▸ **What you are asked to do**: Reproduce every one of the entries below verbatim, line for line.

(begin)

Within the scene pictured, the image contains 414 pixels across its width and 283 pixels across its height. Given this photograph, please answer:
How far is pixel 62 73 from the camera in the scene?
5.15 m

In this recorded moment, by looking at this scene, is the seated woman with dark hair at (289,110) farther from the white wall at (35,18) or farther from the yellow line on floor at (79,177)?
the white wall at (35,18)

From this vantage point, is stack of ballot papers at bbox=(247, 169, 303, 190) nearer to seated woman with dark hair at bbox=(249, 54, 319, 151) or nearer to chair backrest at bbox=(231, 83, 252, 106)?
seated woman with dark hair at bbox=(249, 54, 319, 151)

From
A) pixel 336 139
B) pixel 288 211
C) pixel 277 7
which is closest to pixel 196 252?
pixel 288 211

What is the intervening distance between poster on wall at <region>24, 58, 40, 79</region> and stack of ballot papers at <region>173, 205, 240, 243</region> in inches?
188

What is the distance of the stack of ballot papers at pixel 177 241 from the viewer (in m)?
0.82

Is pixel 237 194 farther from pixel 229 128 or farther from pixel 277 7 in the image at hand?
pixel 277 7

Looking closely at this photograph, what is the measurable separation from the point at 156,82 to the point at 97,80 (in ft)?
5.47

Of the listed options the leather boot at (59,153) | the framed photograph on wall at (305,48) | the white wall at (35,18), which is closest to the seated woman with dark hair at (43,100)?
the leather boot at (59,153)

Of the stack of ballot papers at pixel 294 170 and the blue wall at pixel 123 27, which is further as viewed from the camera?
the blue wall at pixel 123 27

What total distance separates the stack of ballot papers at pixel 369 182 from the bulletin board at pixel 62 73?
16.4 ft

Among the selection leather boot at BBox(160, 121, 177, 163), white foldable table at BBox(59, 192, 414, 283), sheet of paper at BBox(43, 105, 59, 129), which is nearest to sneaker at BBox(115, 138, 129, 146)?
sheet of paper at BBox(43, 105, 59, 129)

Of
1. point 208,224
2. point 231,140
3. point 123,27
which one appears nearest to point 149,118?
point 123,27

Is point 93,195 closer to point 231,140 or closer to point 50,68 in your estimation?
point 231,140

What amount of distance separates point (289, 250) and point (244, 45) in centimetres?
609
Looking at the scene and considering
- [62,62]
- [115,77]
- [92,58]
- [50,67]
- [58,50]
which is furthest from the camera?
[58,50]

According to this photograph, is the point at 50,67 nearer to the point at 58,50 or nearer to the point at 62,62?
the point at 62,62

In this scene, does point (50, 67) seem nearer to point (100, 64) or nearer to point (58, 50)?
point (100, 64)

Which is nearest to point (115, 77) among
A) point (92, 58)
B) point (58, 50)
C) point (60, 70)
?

(end)

▸ **Output of the exercise**:
Within the scene pictured, the image contains 414 pixels across its width and 283 pixels across its height. Given this photograph, please answer:
How far is pixel 62 73 from the camera in the scene?
5.15 m

In this recorded moment, by looking at this scene, is the seated woman with dark hair at (289,110) farther from the white wall at (35,18) or farther from the yellow line on floor at (79,177)?
the white wall at (35,18)

From this vantage point, is stack of ballot papers at bbox=(247, 169, 303, 190) nearer to seated woman with dark hair at bbox=(249, 54, 319, 151) or nearer to chair backrest at bbox=(231, 83, 252, 106)?
seated woman with dark hair at bbox=(249, 54, 319, 151)

From
A) pixel 336 139
B) pixel 288 211
C) pixel 277 7
which is closest to pixel 196 252?
pixel 288 211

What is the intervening distance between poster on wall at <region>24, 58, 40, 79</region> and stack of ballot papers at <region>173, 205, 240, 243</region> in inches?
188

What is the distance of the stack of ballot papers at pixel 177 241 from the viewer (in m)?
0.82

Is pixel 237 194 farther from pixel 229 128 or farther from pixel 277 7 in the image at hand?
pixel 277 7

Looking closely at this photograph, what is the measurable separation from the point at 156,82 to the point at 97,80 (in ft)?
5.47

Of the listed options the leather boot at (59,153) | the framed photograph on wall at (305,48) | the white wall at (35,18), which is closest to the seated woman with dark hair at (43,100)?
the leather boot at (59,153)

Of the stack of ballot papers at pixel 294 170 and the blue wall at pixel 123 27, which is further as viewed from the camera?
the blue wall at pixel 123 27

What total distance separates the stack of ballot papers at pixel 369 182 from the bulletin board at pixel 62 73?
16.4 ft

Among the selection leather boot at BBox(160, 121, 177, 163), white foldable table at BBox(59, 192, 414, 283), sheet of paper at BBox(43, 105, 59, 129), which is nearest to sneaker at BBox(115, 138, 129, 146)?
sheet of paper at BBox(43, 105, 59, 129)

Of
1. point 208,224
2. point 231,140
3. point 123,27
which one appears nearest to point 149,118?
point 123,27

Is point 93,195 closer to point 231,140 or closer to point 50,68 in your estimation?
point 231,140

What amount of distance separates point (289, 250) and point (244, 45) in centimetres?
609
Looking at the scene and considering
- [62,62]
- [115,77]
- [92,58]
- [50,67]
- [58,50]
which is furthest from the camera?
[58,50]

According to this photograph, is the point at 50,67 nearer to the point at 58,50 or nearer to the point at 62,62?
the point at 62,62

In this scene, does point (50, 67) seem nearer to point (100, 64) or nearer to point (58, 50)?
point (100, 64)

Which is nearest to point (115, 77) among
A) point (92, 58)
B) point (58, 50)
C) point (60, 70)
?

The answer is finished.